## PROVIDED MATERIAL
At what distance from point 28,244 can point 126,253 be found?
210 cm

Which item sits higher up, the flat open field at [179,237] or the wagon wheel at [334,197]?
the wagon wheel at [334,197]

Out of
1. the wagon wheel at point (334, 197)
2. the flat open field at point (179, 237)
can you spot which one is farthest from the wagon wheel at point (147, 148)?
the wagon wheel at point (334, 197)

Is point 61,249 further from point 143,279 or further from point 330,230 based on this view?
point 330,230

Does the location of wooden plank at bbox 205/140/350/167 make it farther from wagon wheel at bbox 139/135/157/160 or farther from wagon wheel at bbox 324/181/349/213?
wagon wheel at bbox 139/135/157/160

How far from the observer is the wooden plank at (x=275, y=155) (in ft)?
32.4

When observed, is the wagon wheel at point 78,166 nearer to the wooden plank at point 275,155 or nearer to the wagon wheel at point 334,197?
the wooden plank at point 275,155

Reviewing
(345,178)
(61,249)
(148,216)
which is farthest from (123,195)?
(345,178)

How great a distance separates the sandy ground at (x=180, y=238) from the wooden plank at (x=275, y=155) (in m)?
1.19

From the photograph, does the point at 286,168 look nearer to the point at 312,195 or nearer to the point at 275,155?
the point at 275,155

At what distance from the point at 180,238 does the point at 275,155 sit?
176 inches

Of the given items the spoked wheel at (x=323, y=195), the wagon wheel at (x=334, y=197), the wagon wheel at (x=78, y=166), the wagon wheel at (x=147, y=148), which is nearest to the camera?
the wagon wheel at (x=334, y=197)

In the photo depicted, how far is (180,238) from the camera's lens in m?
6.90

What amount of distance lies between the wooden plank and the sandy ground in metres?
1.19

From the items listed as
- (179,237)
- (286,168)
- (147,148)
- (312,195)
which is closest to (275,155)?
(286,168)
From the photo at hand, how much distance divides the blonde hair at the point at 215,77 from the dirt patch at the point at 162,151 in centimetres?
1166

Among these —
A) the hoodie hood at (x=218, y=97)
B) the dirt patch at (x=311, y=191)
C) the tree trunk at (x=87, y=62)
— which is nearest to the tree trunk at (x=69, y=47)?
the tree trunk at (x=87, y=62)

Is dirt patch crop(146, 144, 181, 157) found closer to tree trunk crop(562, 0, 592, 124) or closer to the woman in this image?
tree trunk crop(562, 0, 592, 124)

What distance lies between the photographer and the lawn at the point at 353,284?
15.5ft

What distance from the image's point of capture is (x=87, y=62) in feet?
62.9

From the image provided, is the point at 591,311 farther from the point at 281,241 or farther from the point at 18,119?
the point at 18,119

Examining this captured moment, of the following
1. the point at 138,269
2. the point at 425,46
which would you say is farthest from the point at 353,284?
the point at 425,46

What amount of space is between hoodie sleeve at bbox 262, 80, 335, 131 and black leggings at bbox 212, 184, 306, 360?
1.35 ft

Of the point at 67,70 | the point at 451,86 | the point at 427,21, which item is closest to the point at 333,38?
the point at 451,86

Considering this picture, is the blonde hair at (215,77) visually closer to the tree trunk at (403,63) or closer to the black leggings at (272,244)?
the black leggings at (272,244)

## SHORT PROBLEM
Every line from the one containing "What distance from the image's" through the last line of the entries must be written out verbatim, and no other line.

## EXERCISE OUTPUT
What distance from the image's point of capture is (x=87, y=62) in feet?
62.9

From the image provided, is the point at 591,311 farther from the point at 281,241 or farther from the point at 18,119?
the point at 18,119

Examining this captured moment, of the following
1. the point at 138,269
2. the point at 425,46
which would you say is farthest from the point at 353,284?
the point at 425,46

What amount of space is between hoodie sleeve at bbox 262, 80, 335, 131 and black leggings at bbox 212, 184, 306, 360?
1.35 ft

Of the point at 67,70 | the point at 451,86 | the point at 427,21, which item is closest to the point at 333,38?
the point at 451,86

Considering this picture, is the blonde hair at (215,77) visually closer to the tree trunk at (403,63) or closer to the black leggings at (272,244)?
the black leggings at (272,244)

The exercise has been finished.